But in Ada this error raises an exception which you can trap and handle. 
If you don't trap and handle it, the Ada program ends gracefully with a
"Constraint_Error" message, and, with many Ada compilers, it can tell you
on what line of your program the error occurred.  In other languages,
attempting to dereference a null pointer crashes the program and causes a
General Protection Fault on a PC, an Access Violation on a VAX, etc.
     Ada's Named Parameter Association improves the readability of a call,
because in the call you can see the names of the formal parameters ("dummy
arguments") of the subprogram.  In other languages, you have to turn to
the subprogram to find the names of the formal parameters.
     Ada's packages enable you to contain the effects of certain program
changes to a small portion of the entire program, improving
maintainability.  Trying to explain here how that works would take much
too long.

*Provided data*:
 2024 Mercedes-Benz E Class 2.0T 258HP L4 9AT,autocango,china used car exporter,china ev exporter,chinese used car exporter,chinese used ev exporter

*Activity 1*:
Repeat the part of the Ada passage between "If you don't" and "a VAX, etc.", inclusive.
*Activity 2*:
Answer these questions from the Ada passage:
(a) In other languages, what does attempting to dereference a null pointer cause on a VAX?
(b) What does Named Parameter Association let you see in a call?
(c) Which quality of a program does the passage say Ada's packages improve?

*Expected answer 1*:
If you don't trap and handle it, the Ada program ends gracefully with a
"Constraint_Error" message, and, with many Ada compilers, it can tell you
on what line of your program the error occurred.  In other languages,
attempting to dereference a null pointer crashes the program and causes a
General Protection Fault on a PC, an Access Violation on a VAX, etc.

*Expected answer 2*:
(a) An Access Violation.
(b) The names of the formal parameters ("dummy arguments") of the subprogram.
(c) Maintainability.